Eşiniz ne iş yapıyordu?
- Büyükelçiliğe güvenlik ateşesi olarak girmişti. Oğlumuz İlim, orada doğdu. Bir buçuk yaşındayken döndük. Özal’a kızgındım ama cenazesinde gazeteci olarak görev yaptım. Sonra Günaydın ve Nokta dergisi var. ANKA Ajans var. En son Akşam’daydım. Bir ara basın müşavirliği de yaptım, 2009’de emekli oldum.

Oda TV ne zaman?
- O ara kitabım basıldı. Biz, bir grup arkadaş internet sitesi kurduk. Fakat ses getirmeye başlayınca, üçüncü ayda, tepemize çöktüler. Kapattırdılar. Tam o sırada Oda TV’den aradılar: “Bize yazmayı düşünür müsünüz?” Basına dönmeyi düşünmüyordum, kabul etmedim. Mavi Marmara baskını olunca dayanamadım, telefon ettim, “Yazacağım” dedim. İmralı pazarlıklarını yazdım. Başbakan “İspatlamayan şerefsizdir” dedi. O arada, Hanefi Avcı’nın kitabı patladı. Röportajları ağırlıklı olarak ben yaptım. Kendime, 12 Eylül referandumuna kadar süre koymuştum. Referandumdan sonra artık Türkiye’nin gideceği fazla bir yer kalmayacağını biliyordum, “Referandumdan ‘evet’ çıkarsa, hukuk katliamı yaşayacağız” dedim. Öyle de oldu. Üç-dört ay daha yazdım, sonra de içeri aldılar zaten...

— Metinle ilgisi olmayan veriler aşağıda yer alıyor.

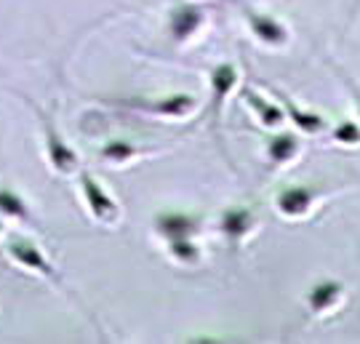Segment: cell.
<instances>
[{"instance_id": "1", "label": "cell", "mask_w": 360, "mask_h": 344, "mask_svg": "<svg viewBox=\"0 0 360 344\" xmlns=\"http://www.w3.org/2000/svg\"><path fill=\"white\" fill-rule=\"evenodd\" d=\"M40 120H43V134H46V158H49V166L56 171V174H75L77 166H80V158L75 155V150L62 139V134L56 131V123L51 120V115L38 110Z\"/></svg>"}, {"instance_id": "2", "label": "cell", "mask_w": 360, "mask_h": 344, "mask_svg": "<svg viewBox=\"0 0 360 344\" xmlns=\"http://www.w3.org/2000/svg\"><path fill=\"white\" fill-rule=\"evenodd\" d=\"M6 256L11 259L13 265H19V267H25V269H32V272H38V275H43V278H49L53 286L62 288V275L53 269V265L46 259V254L40 251L35 243L16 238V241H11L8 246H6Z\"/></svg>"}, {"instance_id": "3", "label": "cell", "mask_w": 360, "mask_h": 344, "mask_svg": "<svg viewBox=\"0 0 360 344\" xmlns=\"http://www.w3.org/2000/svg\"><path fill=\"white\" fill-rule=\"evenodd\" d=\"M80 190H83V198H86V205H89L91 217L99 219V222H115L117 219V203L107 195L102 184L91 177L89 171H80Z\"/></svg>"}, {"instance_id": "4", "label": "cell", "mask_w": 360, "mask_h": 344, "mask_svg": "<svg viewBox=\"0 0 360 344\" xmlns=\"http://www.w3.org/2000/svg\"><path fill=\"white\" fill-rule=\"evenodd\" d=\"M200 22H203V11H198L193 6H181L171 16V35L176 40H187L200 27Z\"/></svg>"}, {"instance_id": "5", "label": "cell", "mask_w": 360, "mask_h": 344, "mask_svg": "<svg viewBox=\"0 0 360 344\" xmlns=\"http://www.w3.org/2000/svg\"><path fill=\"white\" fill-rule=\"evenodd\" d=\"M248 25L254 30V35L264 43H283L285 40V27L272 19V16H262V13L248 11Z\"/></svg>"}, {"instance_id": "6", "label": "cell", "mask_w": 360, "mask_h": 344, "mask_svg": "<svg viewBox=\"0 0 360 344\" xmlns=\"http://www.w3.org/2000/svg\"><path fill=\"white\" fill-rule=\"evenodd\" d=\"M155 224L160 229V235H166L168 241H184L193 235L195 219L184 217V214H163V217H158Z\"/></svg>"}, {"instance_id": "7", "label": "cell", "mask_w": 360, "mask_h": 344, "mask_svg": "<svg viewBox=\"0 0 360 344\" xmlns=\"http://www.w3.org/2000/svg\"><path fill=\"white\" fill-rule=\"evenodd\" d=\"M312 203V192L307 187H291L278 195V208L285 217H302Z\"/></svg>"}, {"instance_id": "8", "label": "cell", "mask_w": 360, "mask_h": 344, "mask_svg": "<svg viewBox=\"0 0 360 344\" xmlns=\"http://www.w3.org/2000/svg\"><path fill=\"white\" fill-rule=\"evenodd\" d=\"M238 83V70L235 64H219L211 72V86H214V113H219V107L224 102V96L232 91V86Z\"/></svg>"}, {"instance_id": "9", "label": "cell", "mask_w": 360, "mask_h": 344, "mask_svg": "<svg viewBox=\"0 0 360 344\" xmlns=\"http://www.w3.org/2000/svg\"><path fill=\"white\" fill-rule=\"evenodd\" d=\"M0 217L16 219V222H22V224H32L25 198H22L19 192L8 190V187H0Z\"/></svg>"}, {"instance_id": "10", "label": "cell", "mask_w": 360, "mask_h": 344, "mask_svg": "<svg viewBox=\"0 0 360 344\" xmlns=\"http://www.w3.org/2000/svg\"><path fill=\"white\" fill-rule=\"evenodd\" d=\"M136 107H144V110H153V113L160 115H187L195 107L193 96H168V99H160V102H147V104H136Z\"/></svg>"}, {"instance_id": "11", "label": "cell", "mask_w": 360, "mask_h": 344, "mask_svg": "<svg viewBox=\"0 0 360 344\" xmlns=\"http://www.w3.org/2000/svg\"><path fill=\"white\" fill-rule=\"evenodd\" d=\"M243 96L248 99V102H251V107H254V110L259 113V117H262V123H264V126L272 128V126H281V123H283V113H281L275 104L264 102L262 96H257L254 91H248V89L243 91Z\"/></svg>"}, {"instance_id": "12", "label": "cell", "mask_w": 360, "mask_h": 344, "mask_svg": "<svg viewBox=\"0 0 360 344\" xmlns=\"http://www.w3.org/2000/svg\"><path fill=\"white\" fill-rule=\"evenodd\" d=\"M221 227H224V232L230 238H240V235H245V229L251 227V211H245V208H230V211H224Z\"/></svg>"}, {"instance_id": "13", "label": "cell", "mask_w": 360, "mask_h": 344, "mask_svg": "<svg viewBox=\"0 0 360 344\" xmlns=\"http://www.w3.org/2000/svg\"><path fill=\"white\" fill-rule=\"evenodd\" d=\"M339 293H342L339 283H321V286H315L312 293H309V305H312V310H326Z\"/></svg>"}, {"instance_id": "14", "label": "cell", "mask_w": 360, "mask_h": 344, "mask_svg": "<svg viewBox=\"0 0 360 344\" xmlns=\"http://www.w3.org/2000/svg\"><path fill=\"white\" fill-rule=\"evenodd\" d=\"M294 153H296V139L294 136H288V134H283V136H278V139L270 141L272 163H285Z\"/></svg>"}, {"instance_id": "15", "label": "cell", "mask_w": 360, "mask_h": 344, "mask_svg": "<svg viewBox=\"0 0 360 344\" xmlns=\"http://www.w3.org/2000/svg\"><path fill=\"white\" fill-rule=\"evenodd\" d=\"M134 155H136V150H134L131 144H126V141H110L102 150V158L110 160V163H126Z\"/></svg>"}, {"instance_id": "16", "label": "cell", "mask_w": 360, "mask_h": 344, "mask_svg": "<svg viewBox=\"0 0 360 344\" xmlns=\"http://www.w3.org/2000/svg\"><path fill=\"white\" fill-rule=\"evenodd\" d=\"M285 104H288V113H291V117L296 120V126H299V128H304V131H318V128L323 126L321 117H315V115L299 113V110H296V107L291 102H285Z\"/></svg>"}, {"instance_id": "17", "label": "cell", "mask_w": 360, "mask_h": 344, "mask_svg": "<svg viewBox=\"0 0 360 344\" xmlns=\"http://www.w3.org/2000/svg\"><path fill=\"white\" fill-rule=\"evenodd\" d=\"M171 251L176 259H184V262H193L195 256H198V248H195L190 238H184V241H171Z\"/></svg>"}, {"instance_id": "18", "label": "cell", "mask_w": 360, "mask_h": 344, "mask_svg": "<svg viewBox=\"0 0 360 344\" xmlns=\"http://www.w3.org/2000/svg\"><path fill=\"white\" fill-rule=\"evenodd\" d=\"M334 136H336L339 141H349V144H352V141H358V139H360V131H358L355 126H352V123H342V126L336 128Z\"/></svg>"}, {"instance_id": "19", "label": "cell", "mask_w": 360, "mask_h": 344, "mask_svg": "<svg viewBox=\"0 0 360 344\" xmlns=\"http://www.w3.org/2000/svg\"><path fill=\"white\" fill-rule=\"evenodd\" d=\"M0 232H3V224H0Z\"/></svg>"}]
</instances>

YAŞANAN TÜRKİYE’Yİ DÖNÜŞTÜRME OPERASYONU

Bir gün başınıza böyle bir şeyin geleceğini tahmin eder miydiniz?
- Eğer bu iş, bana kadar indiyse mesele hakikaten bitmiş! Tamam siyasi bir şey, tamam Türkiye’yi dönüştürme operasyonu yapılıyor ama bana gelinceye kadar koca koca insanlar var... Diyordum. Bu kadar erken beklemiyordum...

Sizin başınıza ne geldi, olan biteni nasıl değerlendiriyorsunuz?
- Biz zayıf bir halkaydık. Sahipsiz gazeteciler. Hele ben... İsmi olmayan biri. Dışarıda duranlara, gözdağı olur diye düşündüler. Bunlara da nasıl olsa kimse sahip çıkmaz. Kıyıda köşede muhalefet yapıyorlar. Hem sesleri kesilir, cezalandırmış oluruz hem de dışarıdakilere mesaj vermiş oluruz. Olan budur.